だが、相手は人間の世代が何度も交代するほどの年月を【竜の眠る地】と称されるこの地に暮らした強力な魔物。
「格の違いを、見せつけてやらねばの。ほ、ほ……」
そう簡単に、行きそうもなかった。
同時期、旧魔族領であり、現在は王国軍が占領する砦にて。
魔族領奥地まで侵略していた人間たちだが、今日も開拓を進める民衆たちを守るべく砦から遠い魔族領に睨みをきかせている。
「……ふぁ~……」
「何だ? 夜遊びでもしてたのか?」
ただ、砦から睨みを利かせているのは名目上のことであり、現実は来るはずもない敵から身内を守っているというポーズを取ることで、国、ひいては自分たちのバックにある何らかの下部組織の威信を示して税を集めるための道具として働いているだけだ。彼らの士気は決して高くはない。
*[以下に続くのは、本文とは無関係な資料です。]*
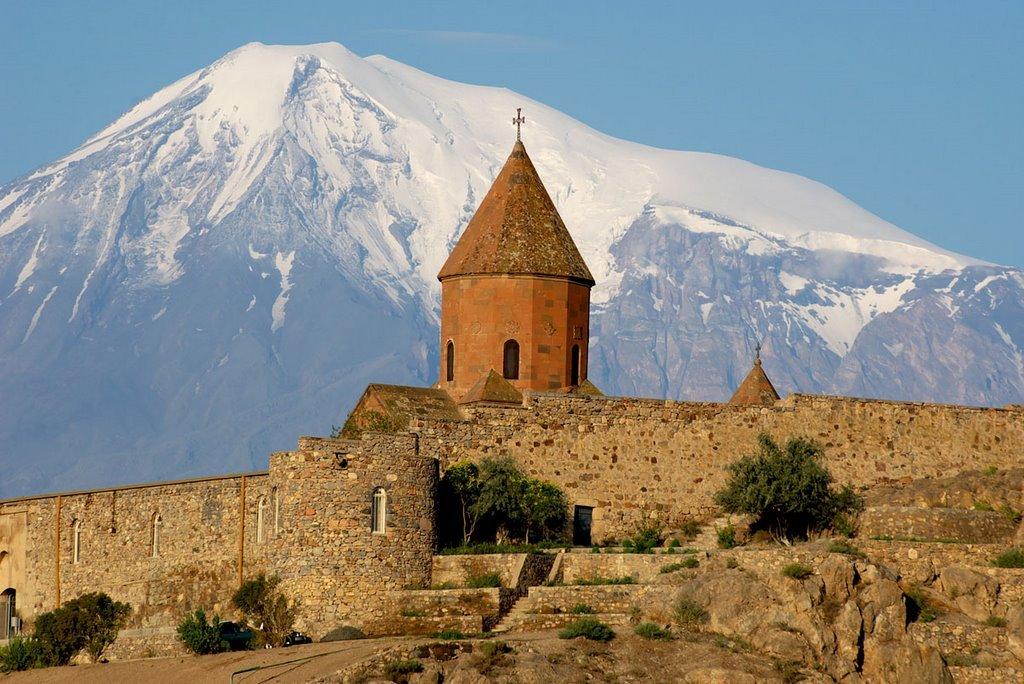 https://www.karpaten-offroad.de/wp-content/uploads/2021/07/Khor-Virap-Mt-Ararat.jpg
「あ~……勇者様、こっちの道から討伐に出かけねぇかなぁ? 何でも、美女揃いのパーティを組んでるらしいぞ?」
「いいねぇ、力のある男ってのは……俺らも何かしら武功を上げてればあぁいうことになってたのか……」
「まぁ、ここまで押し込んで勝ちは決まってるんだ。こんなところでもう戦いなんて起きやしない。たらればの話しても意味は……」
近頃の話題として来ると噂になっている中央の勇者のことを挙げつつ、軍事機密でこの道を通るかは知らされていないということで妄想を膨らませ、盛り上がってきたところで不意に言葉を切った同僚。もう一人の見張りはどうしたのかと彼に尋ねた。
「どうした?」
「ん? どうやら一暴れ出来そうだってな。見ろよ、魔族にはもう戦力もないらしい」
魔術が施された水晶が入った箱を渡され、肉眼で見える距離よりほんのわずかだけだが、遠方を覗く同僚。そして彼は笑った。
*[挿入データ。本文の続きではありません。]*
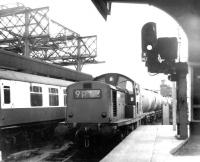 Clayton D8589 takes an oil train through Newcastle Central in September 1969.<br><br>[John Furnevel&nbsp;30/09/1969]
「何だ、女じゃないか! これまで必死に守り通して逃がしてたのに、もうなりふり構わずってか!」
「へっ……お前んとこみたいに母ちゃんの方が強くて抑えきれなかったとかな! まぁどっちでもいい。第二の勇者様目指して頑張ろうじゃねぇか!」
「ま、ただ飯ぐらいじゃないってこと、農耕ばかりの民たちに見せてやるかね!」
急いで報告に向かう兵士。
これより、北方のみならず王国と魔族領の接する場所全域に渡る地域にて大乱が起きることになる。